I also worked on several projects involving the design, construction, engineering and release of aircraft instrumentation. There are several hundred instruments flying in the air that I worked to develop.

Now, it’s important to know that the FAA and NTSB are a pilot’s friend and not his enemy. For example, the FAA has the AviationSafety Reporting System (ASRS). This is intended to incentivize pilots to self-report incidents. If a pilot self-reports an incidence the resulting report cannot be used for enforcement purposes. This means that a pilot can report something he did that was bad and not expect to lose his license or be prosecuted for it. (There are limits to this, of course. You can’t kill your parents and throw yourself on the mercy of the FAA because you’re an orphan.) Instead, the FAA requires additional training to overcome the circumstance that caused the incident.

Runway incursions are a good example. This is when the pilot brings the plane onto the runway when it is unsafe, such as when a plane is landing or taking off. The idea behind the incentive is to get to the pilot before an incident becomes an accident and both correct the problem and gather data.

Another example is the way that the FAA doesn’t charge for a lot of the actions required for flight. In other countries, the normal operations of flying are charged for: landings, tower interactions, flight following, etc., all incur a fee. Some large airports (like Logan or O’Hare) do charge a landing fee and some airports charge what is essentially a parking fee when you go in for a hamburger. But the vast, vast majority of airports, towered and not, charge nothing. I have made many hundreds of landings. If I had to pay a dollar for each one, it would be many hundreds of dollars. And, of course, I wouldn’t do it. I would land less. Pilots who learn to fly in countries that charge a fee have much less experience than pilots that learn here—which is why a lot of pilots-in-training come to the USA.

The NTSB is similarly structured. It is interested in truth, not blame. The NTSB reports (all of which are open to the public here.) are beautiful examples of dispassionate detail. I used to read them just to learn. Flight 1549’s summary report is here. The full report is here.

The investigation of flight 1549 is interesting. It’s in the Wikipedia entry for the flight. (See here, again.) They used a computer simulation and live pilot simulations. While the simulations suggested it might have been possible to reach either La Guardia or Teterboro, it would have required an instantaneous response—an unreasonable burden on the pilot.

============================================================

TASK REQUIREMENTS:
#1 In the passage on the FAA and NTSB, what can a pilot's self-reported incident report not be used for?
#2 Please continue the passage on the FAA and NTSB from where it stops.

Entries taken from a collection:
============================================================

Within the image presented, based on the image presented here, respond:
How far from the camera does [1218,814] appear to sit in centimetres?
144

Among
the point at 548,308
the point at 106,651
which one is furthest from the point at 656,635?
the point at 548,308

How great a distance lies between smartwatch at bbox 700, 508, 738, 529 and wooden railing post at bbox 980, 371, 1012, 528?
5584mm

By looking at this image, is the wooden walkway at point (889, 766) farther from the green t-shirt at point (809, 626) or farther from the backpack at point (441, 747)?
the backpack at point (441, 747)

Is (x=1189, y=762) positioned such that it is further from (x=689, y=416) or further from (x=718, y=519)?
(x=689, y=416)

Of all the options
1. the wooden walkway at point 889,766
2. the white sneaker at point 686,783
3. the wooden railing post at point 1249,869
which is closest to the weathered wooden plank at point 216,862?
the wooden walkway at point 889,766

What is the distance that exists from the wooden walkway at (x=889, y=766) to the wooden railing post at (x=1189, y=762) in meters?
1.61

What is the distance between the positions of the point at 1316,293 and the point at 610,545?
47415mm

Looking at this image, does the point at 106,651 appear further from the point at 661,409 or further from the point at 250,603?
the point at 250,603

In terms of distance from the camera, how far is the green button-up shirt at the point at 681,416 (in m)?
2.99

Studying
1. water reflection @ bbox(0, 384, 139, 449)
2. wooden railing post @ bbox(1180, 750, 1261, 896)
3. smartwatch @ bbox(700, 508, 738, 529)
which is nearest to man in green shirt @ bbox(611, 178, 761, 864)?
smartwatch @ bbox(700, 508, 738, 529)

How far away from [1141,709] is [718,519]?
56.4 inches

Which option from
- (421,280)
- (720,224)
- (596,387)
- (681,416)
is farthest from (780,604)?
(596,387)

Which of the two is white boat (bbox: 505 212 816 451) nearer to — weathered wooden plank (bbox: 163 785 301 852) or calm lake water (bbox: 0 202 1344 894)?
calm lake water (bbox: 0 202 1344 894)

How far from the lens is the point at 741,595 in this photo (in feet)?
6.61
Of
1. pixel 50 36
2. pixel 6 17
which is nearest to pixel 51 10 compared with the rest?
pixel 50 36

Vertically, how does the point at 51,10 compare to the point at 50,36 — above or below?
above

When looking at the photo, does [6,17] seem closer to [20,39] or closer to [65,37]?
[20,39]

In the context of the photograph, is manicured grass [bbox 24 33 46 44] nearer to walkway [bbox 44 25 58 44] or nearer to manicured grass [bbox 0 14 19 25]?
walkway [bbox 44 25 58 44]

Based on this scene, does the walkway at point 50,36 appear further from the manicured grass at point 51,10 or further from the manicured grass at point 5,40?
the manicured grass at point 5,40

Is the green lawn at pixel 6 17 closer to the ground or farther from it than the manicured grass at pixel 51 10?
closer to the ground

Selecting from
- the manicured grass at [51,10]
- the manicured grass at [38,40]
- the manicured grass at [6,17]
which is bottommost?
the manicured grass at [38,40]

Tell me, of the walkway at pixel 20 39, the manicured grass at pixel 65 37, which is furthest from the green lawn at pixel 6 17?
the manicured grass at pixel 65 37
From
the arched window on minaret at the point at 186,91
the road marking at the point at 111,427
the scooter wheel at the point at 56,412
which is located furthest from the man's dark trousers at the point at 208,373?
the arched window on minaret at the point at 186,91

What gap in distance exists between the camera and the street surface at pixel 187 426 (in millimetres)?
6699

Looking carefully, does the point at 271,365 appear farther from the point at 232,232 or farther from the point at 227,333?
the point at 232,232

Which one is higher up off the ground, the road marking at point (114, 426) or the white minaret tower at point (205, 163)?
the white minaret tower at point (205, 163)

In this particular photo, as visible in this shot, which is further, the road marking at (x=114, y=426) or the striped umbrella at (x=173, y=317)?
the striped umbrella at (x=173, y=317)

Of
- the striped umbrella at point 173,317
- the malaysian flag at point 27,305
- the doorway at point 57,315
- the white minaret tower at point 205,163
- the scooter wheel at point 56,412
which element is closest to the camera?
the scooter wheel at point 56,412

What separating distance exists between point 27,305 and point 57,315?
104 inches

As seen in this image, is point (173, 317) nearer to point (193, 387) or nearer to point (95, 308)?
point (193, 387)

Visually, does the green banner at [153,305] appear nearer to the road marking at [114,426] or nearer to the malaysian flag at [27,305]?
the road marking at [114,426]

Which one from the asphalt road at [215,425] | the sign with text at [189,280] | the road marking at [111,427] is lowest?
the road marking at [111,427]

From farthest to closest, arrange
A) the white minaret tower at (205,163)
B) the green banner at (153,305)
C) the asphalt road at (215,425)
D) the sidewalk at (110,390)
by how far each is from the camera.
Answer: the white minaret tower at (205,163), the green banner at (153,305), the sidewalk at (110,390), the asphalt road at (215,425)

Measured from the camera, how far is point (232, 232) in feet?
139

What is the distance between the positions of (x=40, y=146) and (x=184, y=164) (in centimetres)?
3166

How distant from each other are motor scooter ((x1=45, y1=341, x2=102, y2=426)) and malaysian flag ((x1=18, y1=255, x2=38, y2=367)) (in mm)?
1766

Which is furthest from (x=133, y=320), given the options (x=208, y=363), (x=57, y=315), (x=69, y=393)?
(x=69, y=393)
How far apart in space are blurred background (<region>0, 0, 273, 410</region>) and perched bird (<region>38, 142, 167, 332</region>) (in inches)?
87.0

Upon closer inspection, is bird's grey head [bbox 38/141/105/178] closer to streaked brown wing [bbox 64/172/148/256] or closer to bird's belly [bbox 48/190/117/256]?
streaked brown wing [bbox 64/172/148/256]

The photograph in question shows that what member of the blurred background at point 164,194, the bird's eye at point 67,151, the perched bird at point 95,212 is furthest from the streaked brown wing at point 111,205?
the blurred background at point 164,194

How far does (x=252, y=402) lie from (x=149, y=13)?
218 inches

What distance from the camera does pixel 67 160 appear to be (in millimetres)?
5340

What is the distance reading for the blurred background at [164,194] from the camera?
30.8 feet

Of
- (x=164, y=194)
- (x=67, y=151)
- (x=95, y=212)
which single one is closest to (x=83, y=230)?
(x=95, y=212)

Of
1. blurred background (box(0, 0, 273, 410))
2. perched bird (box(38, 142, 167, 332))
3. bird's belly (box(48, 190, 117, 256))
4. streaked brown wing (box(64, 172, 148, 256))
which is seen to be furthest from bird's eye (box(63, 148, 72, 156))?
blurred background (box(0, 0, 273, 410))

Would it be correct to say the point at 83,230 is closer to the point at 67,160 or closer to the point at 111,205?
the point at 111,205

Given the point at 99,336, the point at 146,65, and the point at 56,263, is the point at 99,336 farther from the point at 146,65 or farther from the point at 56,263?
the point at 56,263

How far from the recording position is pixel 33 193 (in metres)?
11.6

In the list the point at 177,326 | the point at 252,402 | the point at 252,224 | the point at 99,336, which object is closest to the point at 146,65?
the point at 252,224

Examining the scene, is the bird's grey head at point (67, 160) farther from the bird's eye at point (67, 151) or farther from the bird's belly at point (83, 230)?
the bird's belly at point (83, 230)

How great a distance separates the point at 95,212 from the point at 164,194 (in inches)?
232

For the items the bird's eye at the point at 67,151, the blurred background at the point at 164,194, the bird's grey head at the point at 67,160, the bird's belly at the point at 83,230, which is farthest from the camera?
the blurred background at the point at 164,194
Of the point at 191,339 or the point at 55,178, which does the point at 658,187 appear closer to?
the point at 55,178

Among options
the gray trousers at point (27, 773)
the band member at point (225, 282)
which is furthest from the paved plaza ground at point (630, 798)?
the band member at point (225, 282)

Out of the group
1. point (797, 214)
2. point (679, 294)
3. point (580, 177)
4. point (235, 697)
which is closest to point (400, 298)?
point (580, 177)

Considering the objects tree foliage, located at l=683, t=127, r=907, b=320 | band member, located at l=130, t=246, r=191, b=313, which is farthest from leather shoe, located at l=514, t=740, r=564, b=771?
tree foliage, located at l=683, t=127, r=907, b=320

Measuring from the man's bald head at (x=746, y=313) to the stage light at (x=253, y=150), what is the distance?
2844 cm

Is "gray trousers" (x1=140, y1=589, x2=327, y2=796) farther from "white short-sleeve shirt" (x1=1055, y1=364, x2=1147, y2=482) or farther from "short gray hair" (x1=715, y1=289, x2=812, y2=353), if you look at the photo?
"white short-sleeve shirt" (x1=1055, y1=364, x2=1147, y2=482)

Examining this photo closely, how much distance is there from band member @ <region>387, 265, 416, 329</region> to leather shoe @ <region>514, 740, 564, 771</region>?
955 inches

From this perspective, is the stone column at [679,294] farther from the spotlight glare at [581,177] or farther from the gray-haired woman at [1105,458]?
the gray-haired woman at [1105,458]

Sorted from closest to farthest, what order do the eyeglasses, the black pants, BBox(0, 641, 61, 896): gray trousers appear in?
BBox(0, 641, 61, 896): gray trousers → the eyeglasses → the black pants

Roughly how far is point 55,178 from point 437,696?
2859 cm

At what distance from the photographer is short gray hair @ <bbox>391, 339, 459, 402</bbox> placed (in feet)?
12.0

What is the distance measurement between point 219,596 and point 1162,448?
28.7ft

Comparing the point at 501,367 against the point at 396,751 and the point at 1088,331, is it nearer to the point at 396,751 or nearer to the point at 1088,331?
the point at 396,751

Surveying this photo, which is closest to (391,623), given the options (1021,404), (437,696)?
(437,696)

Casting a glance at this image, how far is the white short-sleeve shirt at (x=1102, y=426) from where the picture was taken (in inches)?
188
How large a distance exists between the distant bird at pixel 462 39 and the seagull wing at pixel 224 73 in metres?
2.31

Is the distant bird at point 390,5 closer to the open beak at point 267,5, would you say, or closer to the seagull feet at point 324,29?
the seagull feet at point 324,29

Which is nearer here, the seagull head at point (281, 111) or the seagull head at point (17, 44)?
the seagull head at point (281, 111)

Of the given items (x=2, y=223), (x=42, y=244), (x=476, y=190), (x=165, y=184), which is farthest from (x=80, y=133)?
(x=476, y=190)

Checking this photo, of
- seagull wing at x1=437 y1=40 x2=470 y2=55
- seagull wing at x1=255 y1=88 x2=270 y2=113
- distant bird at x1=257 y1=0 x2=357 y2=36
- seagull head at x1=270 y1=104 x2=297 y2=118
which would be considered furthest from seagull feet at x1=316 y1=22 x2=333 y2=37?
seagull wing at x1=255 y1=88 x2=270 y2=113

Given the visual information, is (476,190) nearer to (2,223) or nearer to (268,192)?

============================================================

SOLVED PROBLEMS:
#1 Enforcement purposes.

#2
The NTSB works with probabilities. At issue was Captain Sullenberger’s decision to land in the Hudson versus attempting to reach either of the two closest airports. The landing in the Hudson was a risk. Attempting to reach the other two airports was a risk. The question the NTSB had to answer was whether the risk of the water landing outweighed the risk of crash at the two airports. In order to do this, they also had to measure the probable loss of the 155 people on board with the additional potential loss of crashing in a densely populated area. (Remember, this was in 2009. 9/11 forcibly demonstrated the cost of crashing a plane in a densely populated area.)

It was not a determination of Captain Sullenberger’s competence. The fact that he had brought the plane down in the water with no loss of life amply demonstrated that. The NTSB determines what happened. The purpose is to make the skies safer.

Remember, probabilities are a measure of what we don’t know. For example, planes can get into spins. A spin is a stable rotation with insufficient lift to maintain altitude. Consequently, a plane in a spin will crash unless the pilot manages to correct the motion of the plane out of the spin. This is what “spin training” is all about. So, let’s say, we have five planes get into a spin and one crashes. You can say from that sample that survivability of a spin is 80%.

But that can be misleading. Some planes can’t get out of a spin. The Cirrus SR20 is an example. (See here.) So if your five planes are four Cessna 150s and one SR20, you’re analysis must be different. In the case of the SR20, it is 100% that the plane will crash without intervention and 100% the Cessna 150 is recoverable. (See here.) Consequently, an SR20 has a parachute for the plane. In the manual, if the pilot gets the plane into a spin the recover is to pop the chute.

Tom Hanks was in another similar film, Apollo 13. There was an investigation after that incident, too. This is spoken of at length in the book and only briefly mentioned in the film. Essentially, the event was caused by a long string of unlikely events that made the explosion inevitable. Similarly, once the birds were ingested by the engines on flight 1549 at that altitude, an emergency was inevitable.

The universe is deterministic. If we know everything necessary, the spread of possible behaviors narrows.

Which brings us (finally!) to the movie, Sully. After this there will be spoilers.

In Sully there is an antagonistic, almost prosecutorial, interaction between the NTSB investigation board and the pilots. The idea is that the NTSB is trying to blame Captain Sullenberger rather than find truth. Eastwood has been quoted as saying the NTSB tried to say Captain Sullenberger did the wrong thing. This flies in the face of my own personal experience and the experience of pilots that I know who’ve been through investigations. It is true that the NTSB attempts to determine all possible causes of an incident or accident. This is not railroading. This is good investigation. At one point Hanks told AP that Captain Sullenberger had reviewed the script and asked that the real names of the investigators be changed. They were not prosecutors and it was unfair to associate them so.

John Balzano, one of the investigators, went so far as to warn that this film might have a chilling effect on pilot reporting.  “The movie may actually be detrimental to aviation safety. Pilots involved in accidents will now expect harsh, unfair treatment by investigators.” (See here.)

This brings me to the idea of true drama, false drama and cheap drama. True drama derives from character driven conflict and the quest for the resolution of that conflict. False drama is when the reaction and quest for conflict resolution is done without any real conflict involved. Cheap drama is when the conflict is artificially contrived so that it can be resolved with the desired amount of effort.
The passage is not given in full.